Через десять минут Исаев позвонил портье, назвался Зооле — тем псевдонимом, который тогда знала Москва, спросил, не приходил ли к нему, директору Любекского отделения банка, господин высокого роста в бежевой шляпе.
— Он только что ушел, господин Зооле, очень сожалею! Хотите, чтобы я послал за ним человека? Возможно, он еще ждет такси.
— Нет, спасибо, — ответил Исаев, — пошлите вашего человека в отель «Метрополь», это наискосок, пусть оставит портье письмо моего друга, он же принес мне письмо?
— Оно передо мной, господин Зооле, сейчас оно будет в «Метрополе».
В шифрописьме говорилось: «Спасибо за ценнейшее сообщение. В Берлин вам возвращаться рискованно, позвоните в посольство, назовитесь и оставьте адрес, о вас позаботятся…»
Через полчаса Исаев, сломанный и раздавленный, выехал на аэродром и взял билет в Берлин…
А может быть, действительно в стране случилось самое страшное и к власти пришли те, кто хочет Гитлера? Кто же его хочет?
И он не посмел тогда дать ответ на этот вопрос — жалко, сломанно, с ощущением мерзкой гадливости к самому себе…
…Куда бы я отсюда ни бежал, сказал он себе тогда, понимая, что в который уже раз оправдывает себя, вымаливая у себя же самого индульгенцию, меня всюду будут воспринимать как оберштурмбанфюрера СС, врага, нациста, губителя демократии… Я лишен права сказать, кто я на самом деле, потому что враги начнут кампанию: «гестапо и НКВД умеют сотрудничать даже в разведке, совместимость»… Вальтер Кривицкий ушел чистым… Я служил в РСХА, я замаран тем, что ношу руны в петлицах и имею эсэсовскую наколку на руке…

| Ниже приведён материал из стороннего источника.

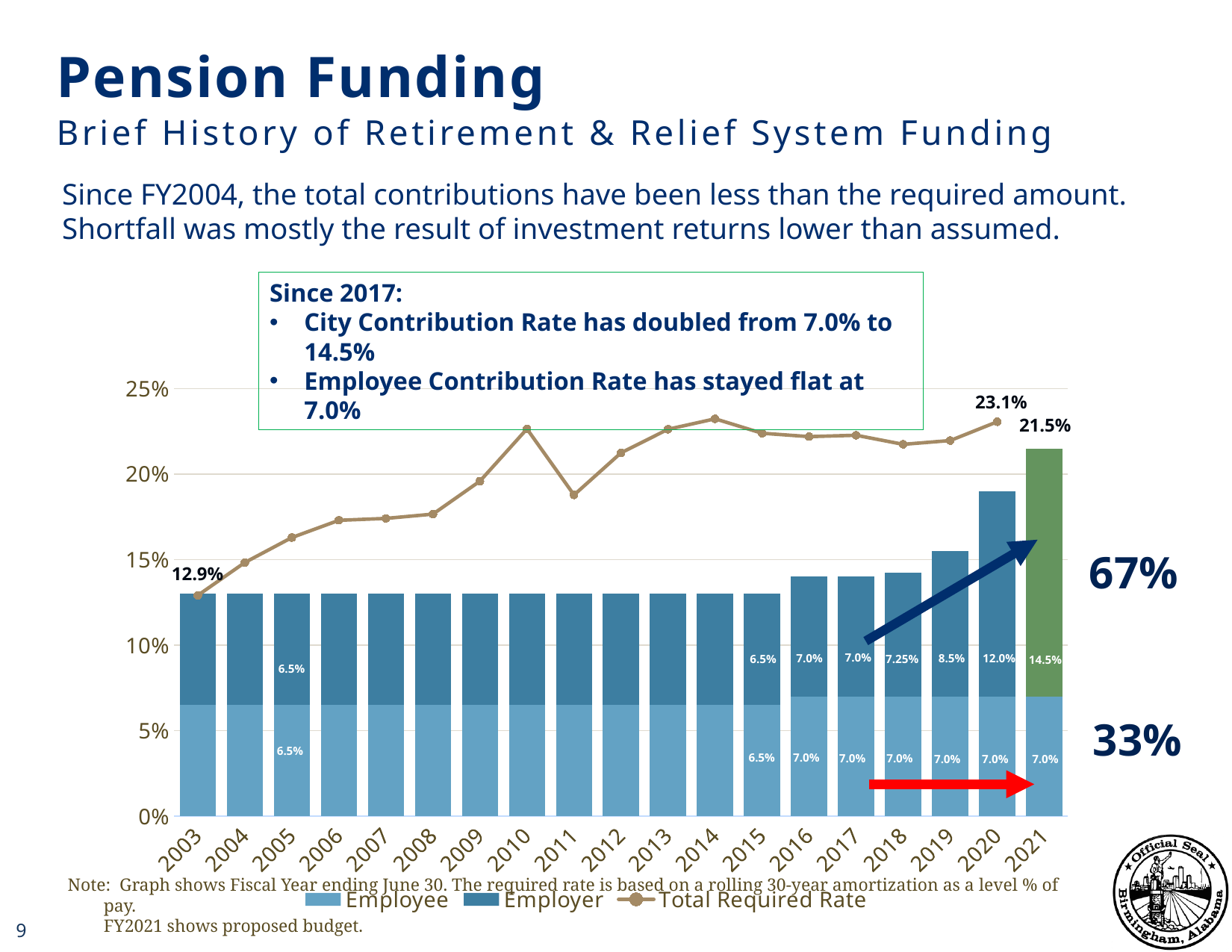
What is the Employer contribution rate for 2021? 14.5% What is the total contribution rate (Employee plus Employer) for 2021? 21.5% What is the Total Required Rate for 2003? 12.9% What is the Employee contribution rate for 2021? 7.0% What is the difference between the Employer contribution rate in 2021 and in 2020? 2.5% What is the Employer contribution rate for 2019? 8.5% How many years are shown on the x axis of the chart? 19 How many series does the chart legend list? 3 Which year has the highest Employer contribution rate? 2021 Is the Employer contribution rate larger in 2018 or in 2020? 2020 Is the Total Required Rate for 2010 greater or less than 20%? greater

Ну ты, сказал он себе, вернувшись в Берлин, сейчас надо сделать все, чтобы вернуться — нелегально — домой. И уничтожить там тех, кто предал прошлое. Это высшая форма преступления — предательство прошлого. Такое не прощают. За это казнят… Ты способен на это? Или ты трус, спрашивал он себя требовательно, с бессильной яростью.

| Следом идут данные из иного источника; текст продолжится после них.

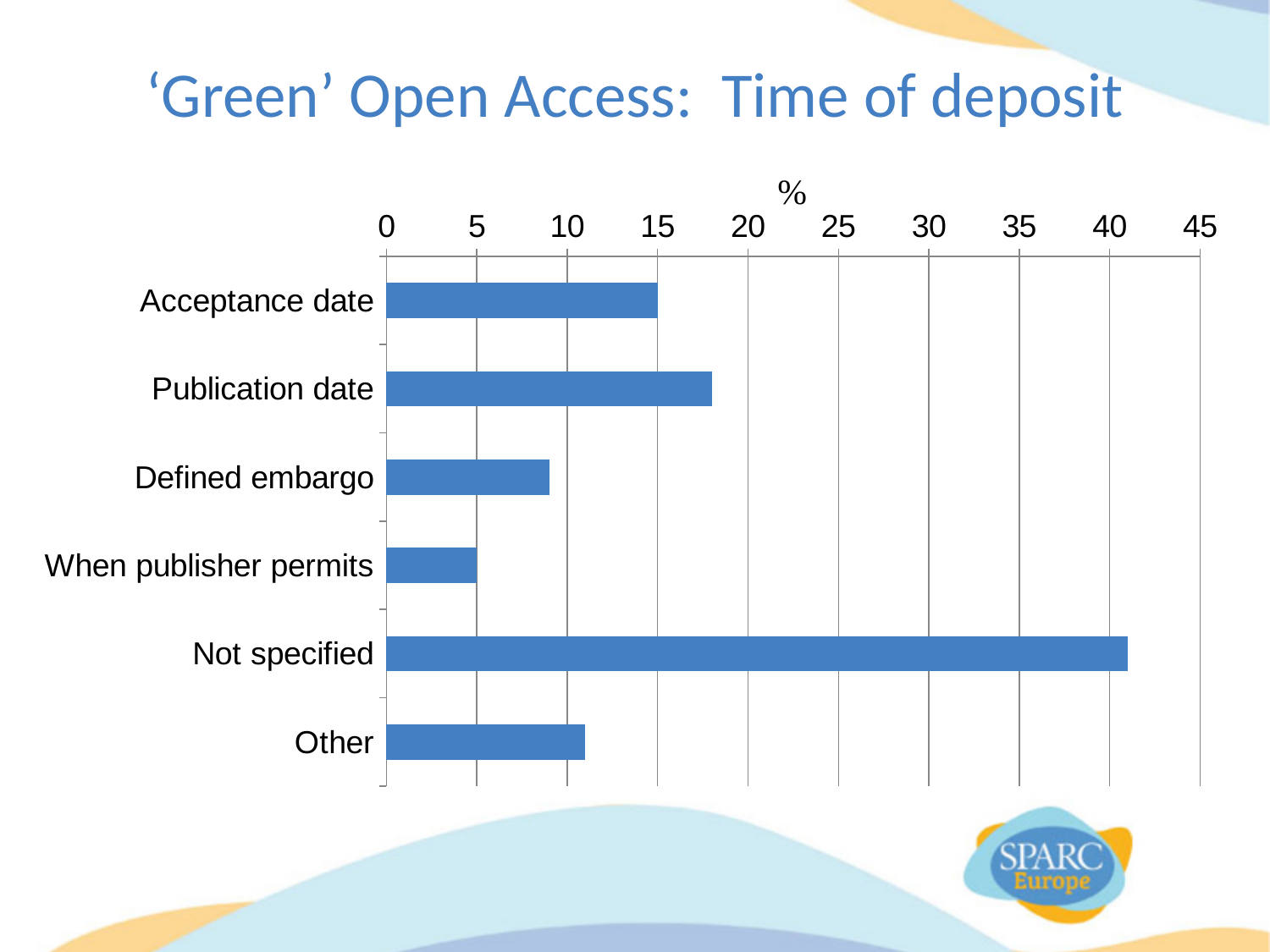
Which category has the lowest value? When publisher permits Which is larger, the value for Defined embargo or the value for Other? Other Is the value for Publication date greater or less than 20? less How many categories are shown on the chart? 6 Is the value for Other greater or less than 10? greater Is the value for Not specified greater or less than 40? greater Which category has the highest value? Not specified Which is larger, the value for Publication date or the value for Acceptance date? Publication date What kind of chart is shown on the slide? bar chart What unit is shown on the horizontal axis? % What is the title of the slide? 'Green' Open Access: Time of deposit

Эта мысль постоянно ворочалась в нем до того дня, пока он не прочитал фрагменты плана «Барбаросса», а затем в марте сорок первого получил шифровку из Центра, поначалу испугавшую его, ибо никто не знал его нового адреса: «Ситуация в Югославии складывается критическая, враги народа, провоцировавшие дома репрессии, ликвидированы, просим включиться в активную работу».